**VORLIEGENDER AUSZUG**
Klubobmann Sebastian Kurz (ÖVP)
APA/Hans Punz
Nach Chaostagen

Politik hat nur kurze Zeit zum Durchatmen

Eine Hausdurchsuchung in der ÖVP-Zentrale, ein drohender Bruch der Koalition, Gespräche zu einer Vierparteienkoalition, ein fliegender Kanzlerwechsel, eine Festnahme in der ÖVP-Affäre und die Konstituierung eines nächsten U-Ausschusses: In den vergangenen Tagen ist die heimische Innenpolitik fast vollständig auf den Kopf gestellt worden. Das Wochenende werden nicht nur die Akteure, sondern auch die Beobachter zum Durchatmen dringend benötigen. Viel Zeit wird man dafür wohl nicht haben.

Es war nicht weniger als ein Politbeben, das in den vergangenen Tagen Österreich erschüttert hat. Es begann mit Hausdurchsuchungen im Bundeskanzleramt, in der ÖVP-Zentrale, im Finanzministerium und in einigen Privatwohnungen am 6. Oktober. Der Vorwurf der Wirtschafts- und Korruptionsstaatsanwaltschaft (WKStA) in aller Kürze: frisierte Umfragen, die von Medien der „Österreich“-Gruppe veröffentlicht, aber teilweise von Finanzministerium über Scheinrechnungen finanziert worden sein sollen.

Ganz aus dem Nichts kamen die Hausdurchsuchungen freilich nicht: Die veröffentlichten Chats beschäftigen Österreich nun schon Monate. Ende September wurde bekannt, dass Kurz schon Anfang September von einem Richter einvernommen worden war. Und dann kündigte die ÖVP in insgesamt eher irritierenden Pressekonferenzen unter Berufung auf angebliche Journalistenanfragen selbst an, dass Hausdurchsuchungen anstehen würden.

**DATENÜBERSICHT**
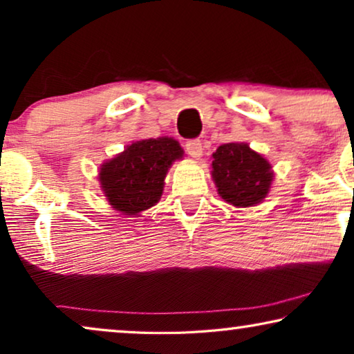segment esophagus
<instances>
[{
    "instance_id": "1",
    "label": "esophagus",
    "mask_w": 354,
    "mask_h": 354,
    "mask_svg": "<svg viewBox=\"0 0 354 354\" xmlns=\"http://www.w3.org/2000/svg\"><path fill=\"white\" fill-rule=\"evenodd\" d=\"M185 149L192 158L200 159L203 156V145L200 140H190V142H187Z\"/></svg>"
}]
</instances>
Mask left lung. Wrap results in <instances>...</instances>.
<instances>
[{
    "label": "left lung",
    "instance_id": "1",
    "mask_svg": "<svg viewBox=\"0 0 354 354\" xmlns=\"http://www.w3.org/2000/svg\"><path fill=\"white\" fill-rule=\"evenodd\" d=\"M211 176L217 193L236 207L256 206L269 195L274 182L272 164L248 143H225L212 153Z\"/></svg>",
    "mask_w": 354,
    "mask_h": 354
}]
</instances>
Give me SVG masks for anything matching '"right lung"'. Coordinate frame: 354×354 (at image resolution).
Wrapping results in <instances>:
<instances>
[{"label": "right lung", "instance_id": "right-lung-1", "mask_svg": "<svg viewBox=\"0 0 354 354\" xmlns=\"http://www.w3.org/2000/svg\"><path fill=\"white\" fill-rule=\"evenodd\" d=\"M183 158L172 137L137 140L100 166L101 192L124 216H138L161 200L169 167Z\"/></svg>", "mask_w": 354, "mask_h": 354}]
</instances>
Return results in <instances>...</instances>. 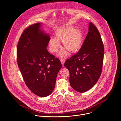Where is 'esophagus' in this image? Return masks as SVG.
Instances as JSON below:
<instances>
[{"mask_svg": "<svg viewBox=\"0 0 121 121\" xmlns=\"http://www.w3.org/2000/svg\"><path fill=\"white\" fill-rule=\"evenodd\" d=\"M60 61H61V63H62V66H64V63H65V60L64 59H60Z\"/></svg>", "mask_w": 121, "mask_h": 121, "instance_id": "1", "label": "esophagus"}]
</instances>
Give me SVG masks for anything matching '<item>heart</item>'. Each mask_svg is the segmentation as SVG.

**AUFGABE**
Beantworten Sie anhand des Auszugs über die österreichische Innenpolitik folgende Fragen:
1. Wozu werden Akteure und Beobachter das Wochenende dringend benötigen?
2. An welchem Tag begannen die Hausdurchsuchungen?
3. Von wem wurde Kurz schon Anfang September einvernommen?
Die Daten haben mit dem Auszug nichts zu tun.

**LÖSUNG ZUR AUFGABE**
1. Zum Durchatmen.
2. Am 6. Oktober.
3. Von einem Richter.